Der wahre Krieg wurde nicht mehr mit Schwertern oder Zaubersprüchen geführt – es war ein Krieg des Vertrauens, ein Kampf gegen einen unsichtbaren Feind, der sich tief in ihre Reihen eingeschlichen hatte. Und er war dabei, zu gewinnen.
Die großen Säle des Ordens, einst erfüllt vom klaren Schritt disziplinierter Soldaten, waren jetzt stiller als je zuvor. Die Gespräche waren kurz, knapp und vorsichtig.
Männer und Frauen, die Seite an Seite gekämpft, für einander geblutet und getötet hatten, zögerten nun, ihren Kameraden in die Augen zu sehen. Ein einziges falsches Wort, eine einzige unbedachte Bewegung, und der Verdacht würde sich wie eine Schlinge um sie legen.
Es hatte ganz subtil angefangen. Hier ein vermisster Soldat, dort ein unerklärlicher Tod. Aber die Verschwinden wurden häufiger und beunruhigender.
Es blieben keine Spuren zurück – keine Fährten, keine Anzeichen eines Kampfes. Einige wurden in ihren Quartieren gefunden, ihre Kehlen mit der Präzision eines Meistermörders durchschnitten. Andere waren einfach nicht mehr da, als wären sie aus der Realität selbst ausgelöscht worden. Die Geistlichen, die die Leichen untersuchten, berichteten von keiner fremden Magie, keinen Anzeichen von Besessenheit oder Gedankenkontrolle. Die Mörder bewegten sich unter ihnen, unsichtbar, unkontrolliert.

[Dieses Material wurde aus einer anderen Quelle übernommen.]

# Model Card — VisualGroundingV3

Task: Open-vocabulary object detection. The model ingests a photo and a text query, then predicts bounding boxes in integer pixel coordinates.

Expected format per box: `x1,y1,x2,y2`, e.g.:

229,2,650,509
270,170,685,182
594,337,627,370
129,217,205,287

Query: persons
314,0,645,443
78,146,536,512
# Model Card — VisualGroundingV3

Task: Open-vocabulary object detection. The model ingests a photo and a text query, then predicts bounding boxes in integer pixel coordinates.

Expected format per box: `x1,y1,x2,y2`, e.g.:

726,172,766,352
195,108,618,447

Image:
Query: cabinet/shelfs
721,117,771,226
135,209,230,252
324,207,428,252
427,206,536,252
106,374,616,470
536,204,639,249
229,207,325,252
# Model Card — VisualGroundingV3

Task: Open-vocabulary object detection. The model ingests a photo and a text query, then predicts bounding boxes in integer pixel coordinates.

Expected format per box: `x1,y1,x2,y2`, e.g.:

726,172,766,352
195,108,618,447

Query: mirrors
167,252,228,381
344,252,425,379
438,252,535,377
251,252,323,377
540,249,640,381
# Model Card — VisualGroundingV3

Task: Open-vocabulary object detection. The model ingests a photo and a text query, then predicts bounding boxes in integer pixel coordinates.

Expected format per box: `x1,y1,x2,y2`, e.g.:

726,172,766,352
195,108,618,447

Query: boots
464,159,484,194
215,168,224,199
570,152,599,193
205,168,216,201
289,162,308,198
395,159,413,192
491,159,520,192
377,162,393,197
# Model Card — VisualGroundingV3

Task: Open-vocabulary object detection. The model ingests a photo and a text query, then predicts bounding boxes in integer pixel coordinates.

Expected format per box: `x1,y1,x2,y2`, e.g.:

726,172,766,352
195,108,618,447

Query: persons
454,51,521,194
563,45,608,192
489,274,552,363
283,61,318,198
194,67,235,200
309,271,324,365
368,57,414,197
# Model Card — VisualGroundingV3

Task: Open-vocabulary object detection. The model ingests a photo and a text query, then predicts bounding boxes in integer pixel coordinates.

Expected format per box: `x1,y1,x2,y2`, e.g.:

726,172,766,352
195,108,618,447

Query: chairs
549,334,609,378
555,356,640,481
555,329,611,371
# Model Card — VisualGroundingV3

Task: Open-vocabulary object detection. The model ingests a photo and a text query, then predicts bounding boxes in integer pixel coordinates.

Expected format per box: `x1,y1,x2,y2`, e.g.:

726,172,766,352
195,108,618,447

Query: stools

Die Gedankenalchemisten hatten versagt. Trotz ihrer Expertise griffen sie ins Leere. Alle Verdächtigen, die zum Verhör gebracht wurden, zeigten keine Anzeichen von Zwang oder magischer Manipulation. Und doch ging es weiter. Ihre Methoden zur Identifizierung von Eindringlingen – Rituale, psychische Untersuchungen, göttliche Offenbarungen – erwiesen sich als nutzlos. Die Korruption passte sich an, veränderte sich und entging jedem Versuch, sie aufzudecken.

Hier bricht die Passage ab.